## WHAT YOU ARE ASKED TO DO
Below are records; quote them exactly from the first line through the line that contains "Size (Ø)110×(H)135mm".

Dataset entries
'''

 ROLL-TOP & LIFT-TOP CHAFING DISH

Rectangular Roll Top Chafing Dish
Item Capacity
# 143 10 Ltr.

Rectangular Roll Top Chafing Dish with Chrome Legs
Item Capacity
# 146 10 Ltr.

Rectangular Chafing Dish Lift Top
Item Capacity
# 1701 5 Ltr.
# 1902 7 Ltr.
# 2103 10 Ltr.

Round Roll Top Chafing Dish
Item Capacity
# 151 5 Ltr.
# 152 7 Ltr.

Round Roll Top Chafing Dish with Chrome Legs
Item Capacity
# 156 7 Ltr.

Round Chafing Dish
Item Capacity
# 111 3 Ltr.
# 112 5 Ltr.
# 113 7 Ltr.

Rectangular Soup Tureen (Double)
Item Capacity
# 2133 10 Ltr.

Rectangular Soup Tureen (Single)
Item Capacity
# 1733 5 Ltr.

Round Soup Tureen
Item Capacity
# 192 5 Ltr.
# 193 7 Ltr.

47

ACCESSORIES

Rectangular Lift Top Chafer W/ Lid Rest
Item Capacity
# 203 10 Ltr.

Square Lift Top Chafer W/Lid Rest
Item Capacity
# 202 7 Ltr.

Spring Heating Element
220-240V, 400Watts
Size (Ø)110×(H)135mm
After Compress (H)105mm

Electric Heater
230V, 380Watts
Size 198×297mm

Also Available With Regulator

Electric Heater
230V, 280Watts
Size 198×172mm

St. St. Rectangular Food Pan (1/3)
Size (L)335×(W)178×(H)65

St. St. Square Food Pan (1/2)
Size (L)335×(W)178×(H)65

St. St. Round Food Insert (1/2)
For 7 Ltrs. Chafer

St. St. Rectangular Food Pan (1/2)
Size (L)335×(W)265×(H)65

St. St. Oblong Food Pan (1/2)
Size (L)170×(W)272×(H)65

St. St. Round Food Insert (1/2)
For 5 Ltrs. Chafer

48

'''

## RESULT FOR THIS EXERCISE
 ROLL-TOP & LIFT-TOP CHAFING DISH

Rectangular Roll Top Chafing Dish
Item Capacity
# 143 10 Ltr.

Rectangular Roll Top Chafing Dish with Chrome Legs
Item Capacity
# 146 10 Ltr.

Rectangular Chafing Dish Lift Top
Item Capacity
# 1701 5 Ltr.
# 1902 7 Ltr.
# 2103 10 Ltr.

Round Roll Top Chafing Dish
Item Capacity
# 151 5 Ltr.
# 152 7 Ltr.

Round Roll Top Chafing Dish with Chrome Legs
Item Capacity
# 156 7 Ltr.

Round Chafing Dish
Item Capacity
# 111 3 Ltr.
# 112 5 Ltr.
# 113 7 Ltr.

Rectangular Soup Tureen (Double)
Item Capacity
# 2133 10 Ltr.

Rectangular Soup Tureen (Single)
Item Capacity
# 1733 5 Ltr.

Round Soup Tureen
Item Capacity
# 192 5 Ltr.
# 193 7 Ltr.

47

ACCESSORIES

Rectangular Lift Top Chafer W/ Lid Rest
Item Capacity
# 203 10 Ltr.

Square Lift Top Chafer W/Lid Rest
Item Capacity
# 202 7 Ltr.

Spring Heating Element
220-240V, 400Watts
Size (Ø)110×(H)135mm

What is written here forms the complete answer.